I'm trying to scrape this web page ...
https://www.aslteramo.it/SISWebOnLine/ProntoSoccorso.aspx
.... using PHP and XPath to get the number values under the red, yellow, green and white colored circles.
(NOTE: you could see different value in that page if you try to browse it ... it doesn't matter ..,, it change dinamically .... )
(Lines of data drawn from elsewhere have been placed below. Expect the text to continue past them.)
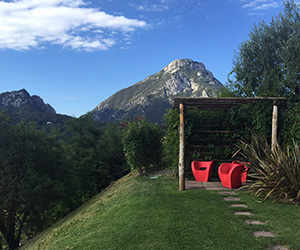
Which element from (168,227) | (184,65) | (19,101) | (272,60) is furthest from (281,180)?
(184,65)

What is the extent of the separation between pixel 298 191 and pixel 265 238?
2931mm

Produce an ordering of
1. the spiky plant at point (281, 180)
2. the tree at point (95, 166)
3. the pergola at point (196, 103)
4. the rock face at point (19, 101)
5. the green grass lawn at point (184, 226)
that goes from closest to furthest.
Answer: the green grass lawn at point (184, 226) < the spiky plant at point (281, 180) < the pergola at point (196, 103) < the tree at point (95, 166) < the rock face at point (19, 101)

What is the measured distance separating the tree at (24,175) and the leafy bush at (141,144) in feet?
17.4

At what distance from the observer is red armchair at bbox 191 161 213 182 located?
884cm

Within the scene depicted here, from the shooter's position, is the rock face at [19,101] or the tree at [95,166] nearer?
the tree at [95,166]

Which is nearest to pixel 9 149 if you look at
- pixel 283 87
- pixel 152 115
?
pixel 283 87

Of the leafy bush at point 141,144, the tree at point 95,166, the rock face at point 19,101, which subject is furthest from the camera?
the rock face at point 19,101

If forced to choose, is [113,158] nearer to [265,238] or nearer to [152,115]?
[265,238]

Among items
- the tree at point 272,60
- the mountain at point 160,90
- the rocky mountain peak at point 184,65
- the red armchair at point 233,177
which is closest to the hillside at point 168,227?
the red armchair at point 233,177

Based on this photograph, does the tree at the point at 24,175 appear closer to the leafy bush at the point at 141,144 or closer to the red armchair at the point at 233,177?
the leafy bush at the point at 141,144

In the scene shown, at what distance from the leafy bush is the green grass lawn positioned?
450 centimetres

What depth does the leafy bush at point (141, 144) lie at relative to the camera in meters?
11.2

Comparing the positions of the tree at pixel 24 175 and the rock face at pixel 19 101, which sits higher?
the rock face at pixel 19 101

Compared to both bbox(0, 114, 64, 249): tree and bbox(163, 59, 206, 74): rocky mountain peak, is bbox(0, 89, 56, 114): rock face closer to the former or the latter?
bbox(163, 59, 206, 74): rocky mountain peak
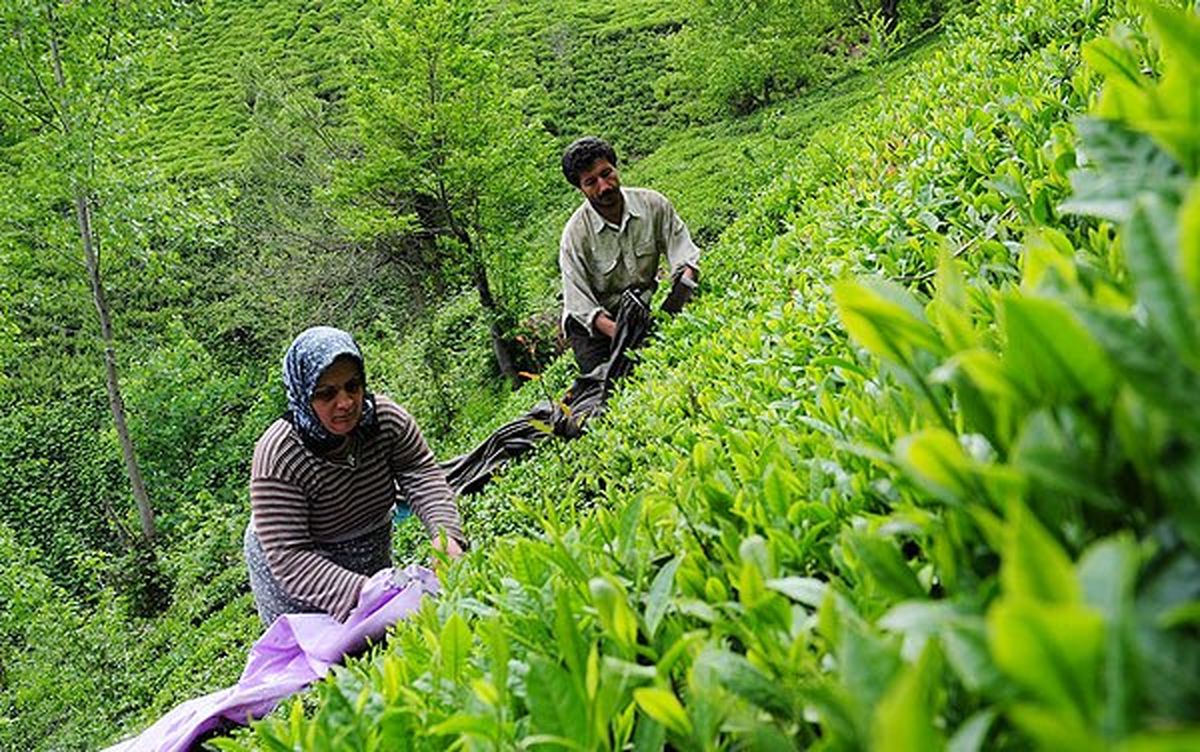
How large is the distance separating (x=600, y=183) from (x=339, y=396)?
2.53 metres

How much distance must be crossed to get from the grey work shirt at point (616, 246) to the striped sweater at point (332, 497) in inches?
76.7

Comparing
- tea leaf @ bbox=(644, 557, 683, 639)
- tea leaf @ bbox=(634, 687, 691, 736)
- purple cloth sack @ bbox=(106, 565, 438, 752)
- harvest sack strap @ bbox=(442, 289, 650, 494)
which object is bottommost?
harvest sack strap @ bbox=(442, 289, 650, 494)

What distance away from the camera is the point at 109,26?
1276cm

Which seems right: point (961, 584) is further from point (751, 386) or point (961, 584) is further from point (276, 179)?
point (276, 179)

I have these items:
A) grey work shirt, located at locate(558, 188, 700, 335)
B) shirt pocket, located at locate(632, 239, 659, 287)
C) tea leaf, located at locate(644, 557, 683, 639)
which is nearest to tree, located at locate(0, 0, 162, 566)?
grey work shirt, located at locate(558, 188, 700, 335)

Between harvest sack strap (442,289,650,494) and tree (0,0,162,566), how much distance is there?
8.67 meters

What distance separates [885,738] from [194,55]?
146 ft

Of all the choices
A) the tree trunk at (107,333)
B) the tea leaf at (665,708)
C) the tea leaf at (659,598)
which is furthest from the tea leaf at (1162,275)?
the tree trunk at (107,333)

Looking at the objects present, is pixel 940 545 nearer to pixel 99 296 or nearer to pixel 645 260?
pixel 645 260

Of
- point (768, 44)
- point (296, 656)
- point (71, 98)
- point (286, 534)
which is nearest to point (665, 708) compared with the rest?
point (296, 656)

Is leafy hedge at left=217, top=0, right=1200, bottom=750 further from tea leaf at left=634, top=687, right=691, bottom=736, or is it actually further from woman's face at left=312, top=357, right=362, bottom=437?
woman's face at left=312, top=357, right=362, bottom=437

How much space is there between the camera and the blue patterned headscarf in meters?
3.38

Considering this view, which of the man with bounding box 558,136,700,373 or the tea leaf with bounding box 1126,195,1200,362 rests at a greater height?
the tea leaf with bounding box 1126,195,1200,362

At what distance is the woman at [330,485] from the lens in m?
3.39
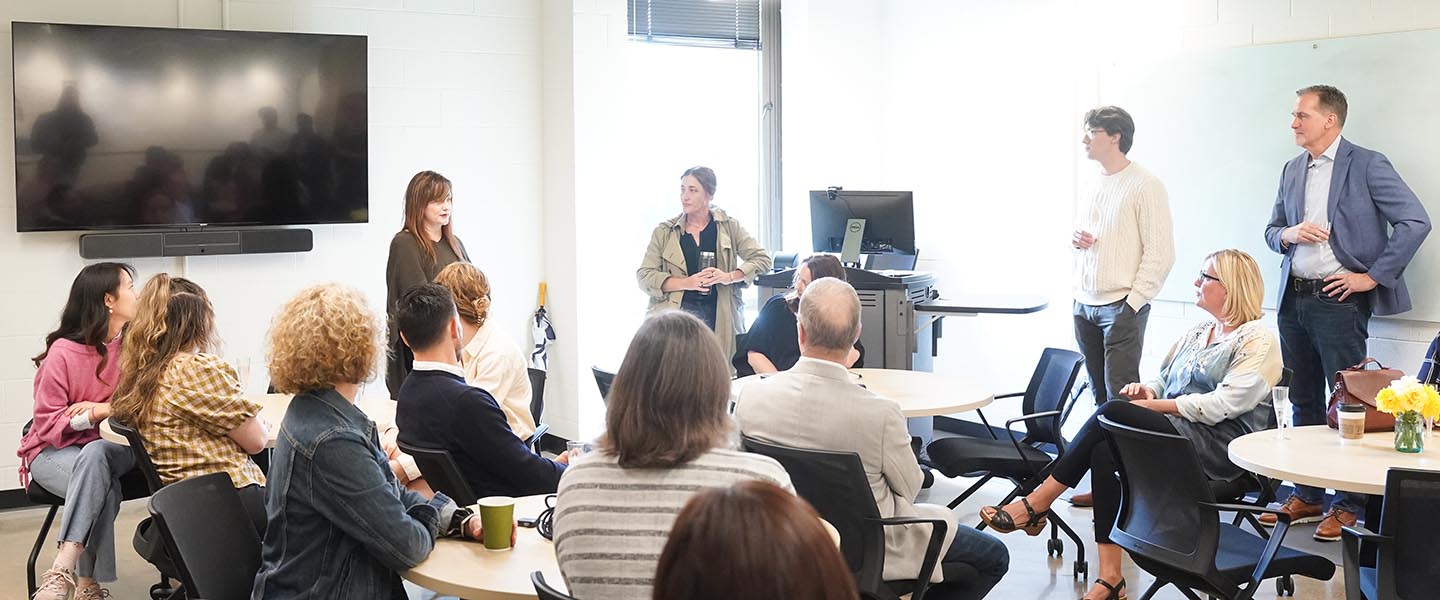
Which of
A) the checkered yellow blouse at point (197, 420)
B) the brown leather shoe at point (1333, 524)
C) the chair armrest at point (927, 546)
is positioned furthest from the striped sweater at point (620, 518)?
the brown leather shoe at point (1333, 524)

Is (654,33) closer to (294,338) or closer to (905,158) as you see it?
(905,158)

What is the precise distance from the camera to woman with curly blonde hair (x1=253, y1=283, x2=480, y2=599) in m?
2.49

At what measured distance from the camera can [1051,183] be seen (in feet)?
21.6

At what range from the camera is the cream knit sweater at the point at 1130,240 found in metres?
5.45

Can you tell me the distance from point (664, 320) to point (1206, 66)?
4.27 m

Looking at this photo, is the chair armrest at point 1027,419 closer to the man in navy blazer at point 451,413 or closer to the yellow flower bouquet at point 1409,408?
the yellow flower bouquet at point 1409,408

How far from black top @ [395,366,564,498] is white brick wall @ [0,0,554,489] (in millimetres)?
3057

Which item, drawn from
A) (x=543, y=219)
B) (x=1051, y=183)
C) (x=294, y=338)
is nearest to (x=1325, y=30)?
(x=1051, y=183)

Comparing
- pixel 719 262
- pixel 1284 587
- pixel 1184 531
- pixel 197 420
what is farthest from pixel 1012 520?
pixel 197 420

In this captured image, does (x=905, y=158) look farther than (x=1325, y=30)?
Yes

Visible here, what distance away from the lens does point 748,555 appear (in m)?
1.28

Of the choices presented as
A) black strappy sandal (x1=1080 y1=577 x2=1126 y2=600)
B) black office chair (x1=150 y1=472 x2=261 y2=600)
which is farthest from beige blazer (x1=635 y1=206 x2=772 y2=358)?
black office chair (x1=150 y1=472 x2=261 y2=600)

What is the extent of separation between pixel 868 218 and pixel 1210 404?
8.00 ft

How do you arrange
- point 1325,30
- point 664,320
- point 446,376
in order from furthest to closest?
point 1325,30, point 446,376, point 664,320
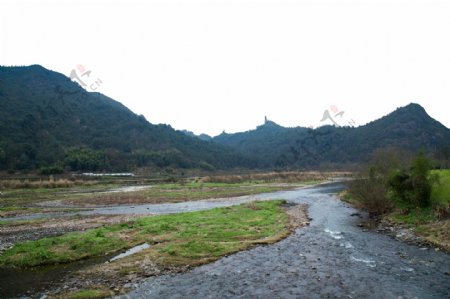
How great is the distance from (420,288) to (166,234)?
1834 cm

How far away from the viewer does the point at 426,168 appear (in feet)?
111

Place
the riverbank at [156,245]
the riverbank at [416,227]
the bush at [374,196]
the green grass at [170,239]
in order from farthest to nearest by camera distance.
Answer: the bush at [374,196] < the riverbank at [416,227] < the green grass at [170,239] < the riverbank at [156,245]

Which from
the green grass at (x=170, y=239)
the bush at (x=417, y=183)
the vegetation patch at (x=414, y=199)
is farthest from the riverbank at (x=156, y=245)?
the bush at (x=417, y=183)

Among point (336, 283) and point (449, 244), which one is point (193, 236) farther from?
point (449, 244)

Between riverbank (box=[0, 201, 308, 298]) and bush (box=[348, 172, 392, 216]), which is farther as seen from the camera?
bush (box=[348, 172, 392, 216])

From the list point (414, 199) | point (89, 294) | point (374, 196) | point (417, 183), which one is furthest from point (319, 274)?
point (374, 196)

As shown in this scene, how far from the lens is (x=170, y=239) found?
26344 millimetres

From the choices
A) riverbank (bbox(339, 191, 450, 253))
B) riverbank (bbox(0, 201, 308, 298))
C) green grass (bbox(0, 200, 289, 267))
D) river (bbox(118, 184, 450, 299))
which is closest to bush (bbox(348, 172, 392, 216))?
riverbank (bbox(339, 191, 450, 253))

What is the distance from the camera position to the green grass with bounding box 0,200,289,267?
21.9 meters

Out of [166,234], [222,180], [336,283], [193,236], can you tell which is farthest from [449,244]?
[222,180]

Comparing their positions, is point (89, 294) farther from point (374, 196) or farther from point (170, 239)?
point (374, 196)

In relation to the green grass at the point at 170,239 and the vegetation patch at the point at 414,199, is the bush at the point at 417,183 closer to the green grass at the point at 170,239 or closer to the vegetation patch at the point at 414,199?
the vegetation patch at the point at 414,199

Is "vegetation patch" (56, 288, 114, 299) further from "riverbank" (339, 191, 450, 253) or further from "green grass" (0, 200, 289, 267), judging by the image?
"riverbank" (339, 191, 450, 253)

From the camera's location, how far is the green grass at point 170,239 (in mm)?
21922
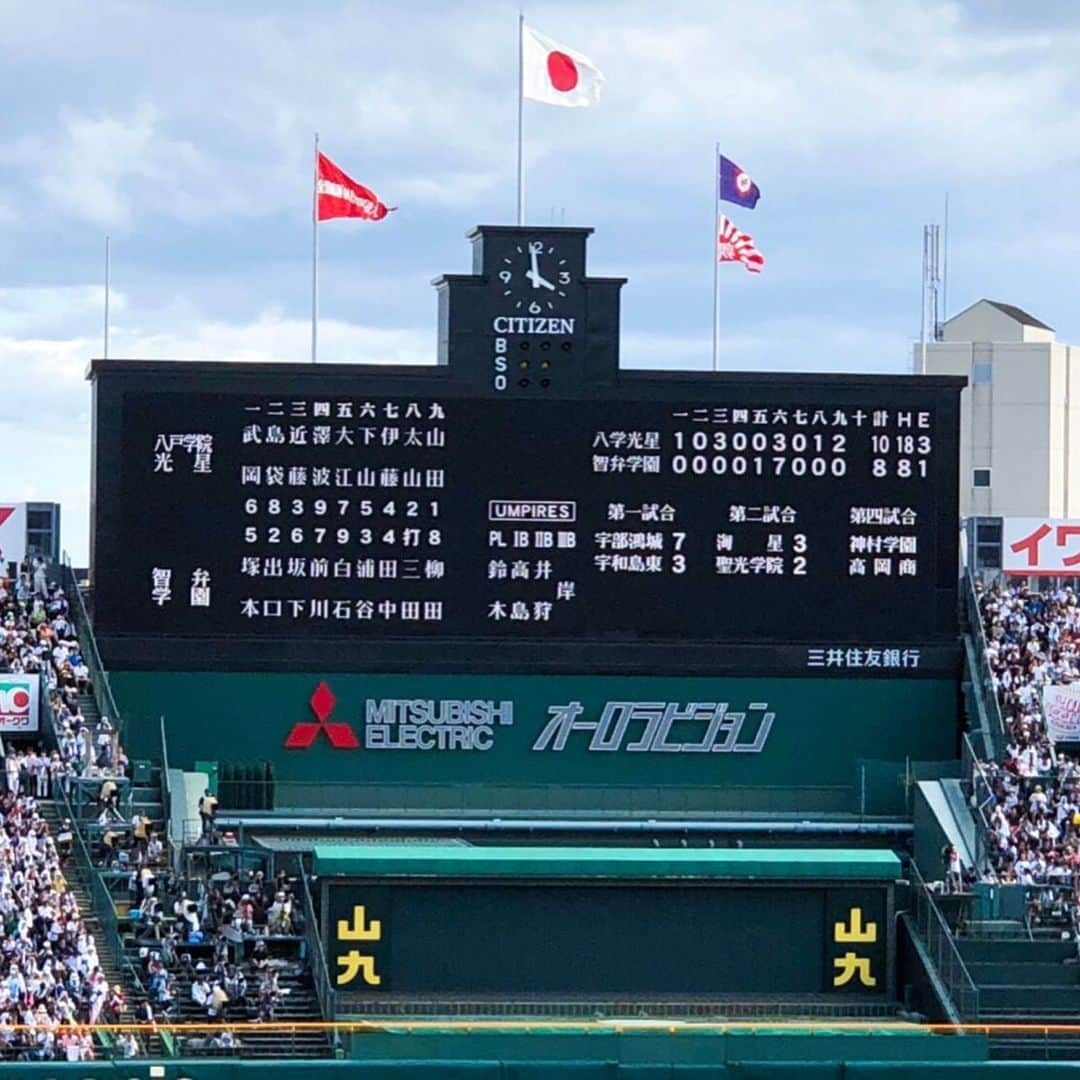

I'm trying to use this PHP code sample to print the value ...
<?php
ini_set('display_errors', 'On');
error_reporting(E_ALL);
$url = 'http://www.aslteramo.it/SISWebOnLine/ProntoSoccorso.aspx';
$xpath_for_parsing = '/html/body/div/form/div[3]/div[2]/div[3]/div/div/div[2]/table/tbody/tr[2]/td[4]/table/tbody/tr[1]/td';
//#Set CURL parameters: pay attention to the PROXY config !!!!
$ch = curl_init();
curl_setopt($ch, CURLOPT_AUTOREFERER, TRUE);
curl_setopt($ch, CURLOPT_HEADER, 0);
curl_setopt($ch, CURLOPT_RETURNTRANSFER, 1);
curl_setopt($ch, CURLOPT_URL, $url);
curl_setopt($ch, CURLOPT_FOLLOWLOCATION, TRUE);
curl_setopt($ch, CURLOPT_PROXY, '');
$data = curl_exec($ch);
curl_close($ch);
$dom = new DOMDocument();
@$dom->loadHTML($data);
$xpath = new DOMXPath($dom);
$colorWaitingNumber = $xpath->query($xpath_for_parsing);
$theValue = 'N.D.';
foreach( $colorWaitingNumber as $node )
{
$theValue = $node->nodeValue;
}
print $theValue;
?>
Note that, to get the elements XPath, you've to disable javascript in your browser because the mouse right click is disabled.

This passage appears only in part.